→ **Excerpt to read**:
Correlation analysis in R

Introduction

Every individual element in any population is composed of several quantitative as well as qualitative characters. None of the characters vary in isolation rather these are related with each other. If we study two variables at a time, the association is called bivariate. When we study many number of variables at a time, the association is called multivariate.

The associationship between the variables can be linear or nonlinear. In linear association one can find three different types of relationships.

  • Positive association between the variables
  • Negative association between the variables
  • No association between the variables (fails to present any relationship)

The degree of linear associationship between any two given variables is measured with the help of the correlation coefficient.

For measuring linear relationships, Pearson correlation is the best measure

So let’s start correlation analysis in R studio.

Before importing the data set, I often recommend to first clear all the objects or values in global environment using remove function. Shut down all open graphics devices using graphics off function. Clear everything in console using system command within shell function.

rm(list = ls(all = TRUE))
graphics.off()
shell("cls")

→ **Your tasks**:
- a) What types of relationship does the correlation analysis page list for linear association between variables?
- b) In the correlation analysis page, what determines whether an association is called bivariate or multivariate?
You won't need the material that follows the text.

→ **Dataset excerpt**:
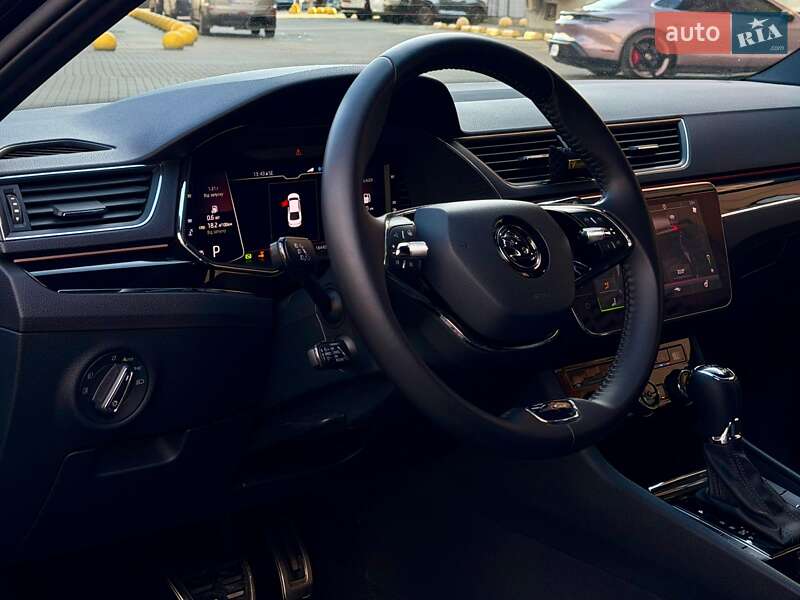 Лифтбек Skoda Superb 2020 в Тернополе фото 29 Лифтбек Skoda Superb 2020 в Тернополе
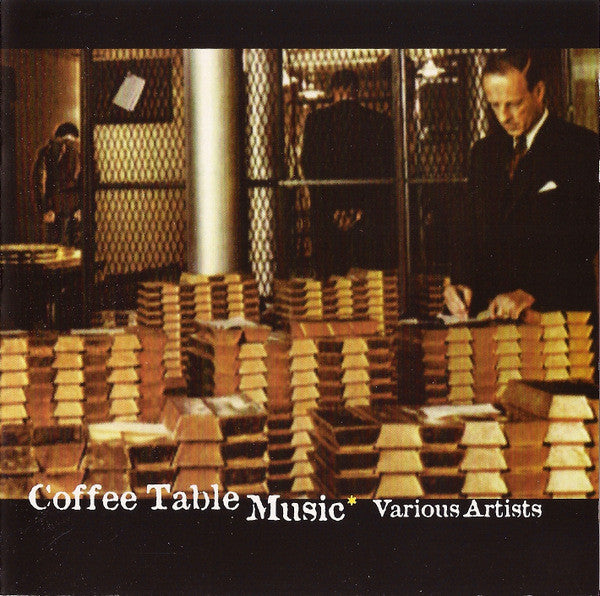 Grantby - Coffee Table Music [Pre-Owned CD]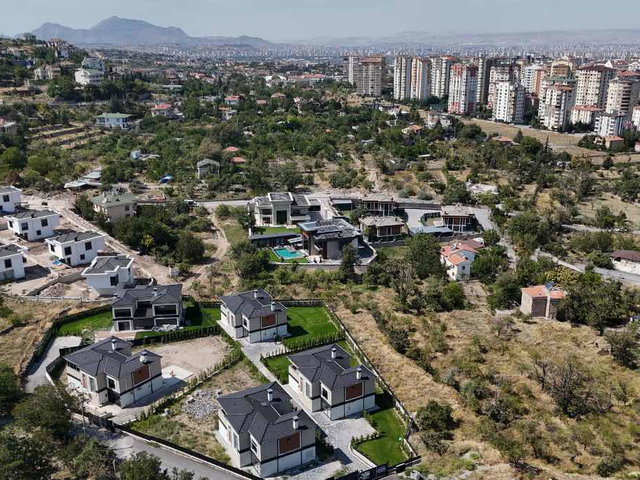 TALAS HARMAN MAH.  MUHTEŞEM SIFIR VILLA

→ **List of answers**:
- a)
- Positive association between the variables
- Negative association between the variables
- No association between the variables (fails to present any relationship)

- b) It depends on how many variables are studied at a time. An association is called bivariate when two variables are studied at a time, and multivariate when many variables are studied at a time.